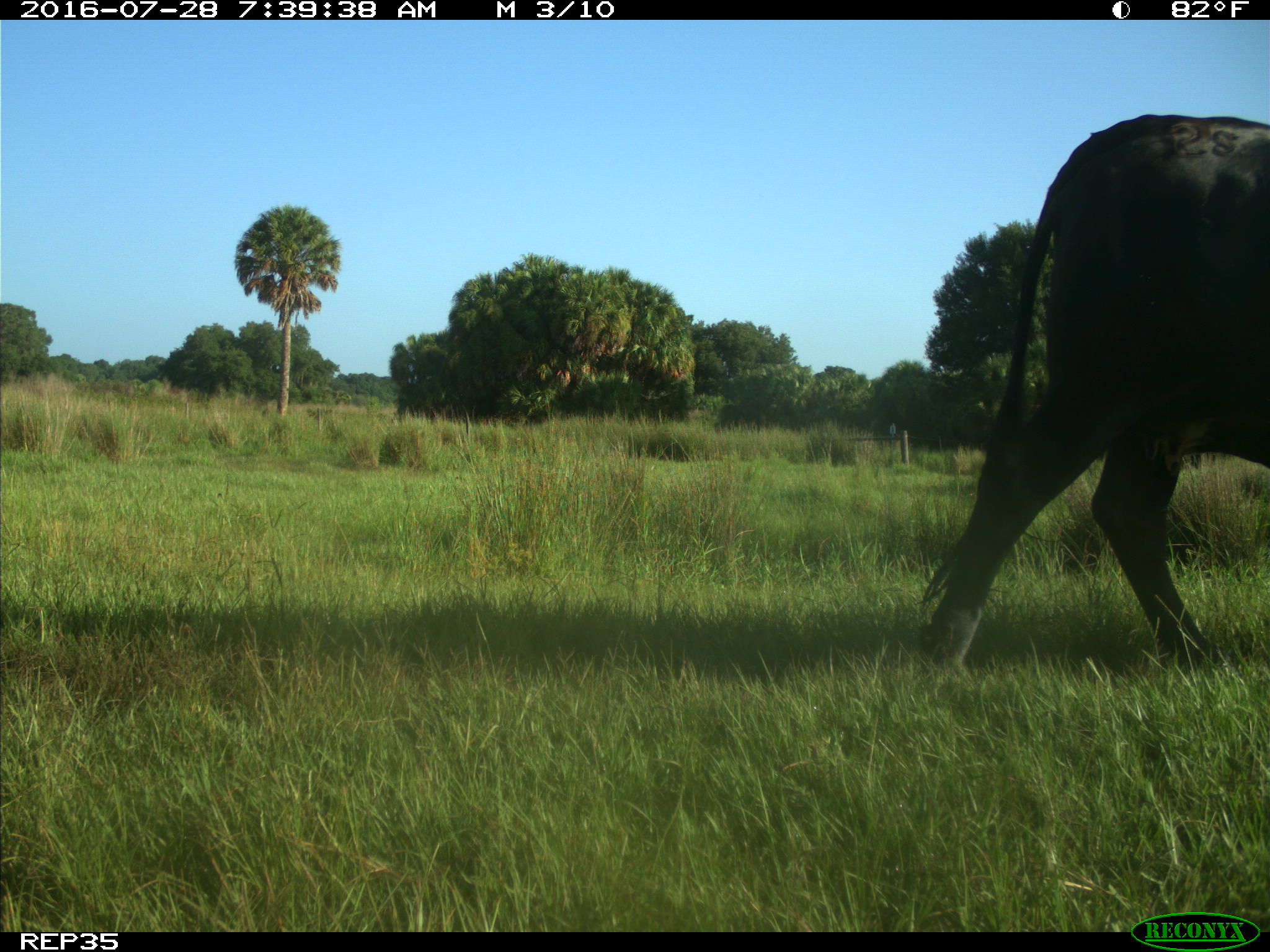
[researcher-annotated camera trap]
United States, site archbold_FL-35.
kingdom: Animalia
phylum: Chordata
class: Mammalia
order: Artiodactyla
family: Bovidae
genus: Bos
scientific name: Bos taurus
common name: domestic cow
* * *
▶ **BRIEF**:
Starting with the line that has "class: Mammalia", print each remaining line of the listing exactly.

▶ **OUTPUT OF THE TASK**:
class: Mammalia
order: Artiodactyla
family: Bovidae
genus: Bos
scientific name: Bos taurus
common name: domestic cow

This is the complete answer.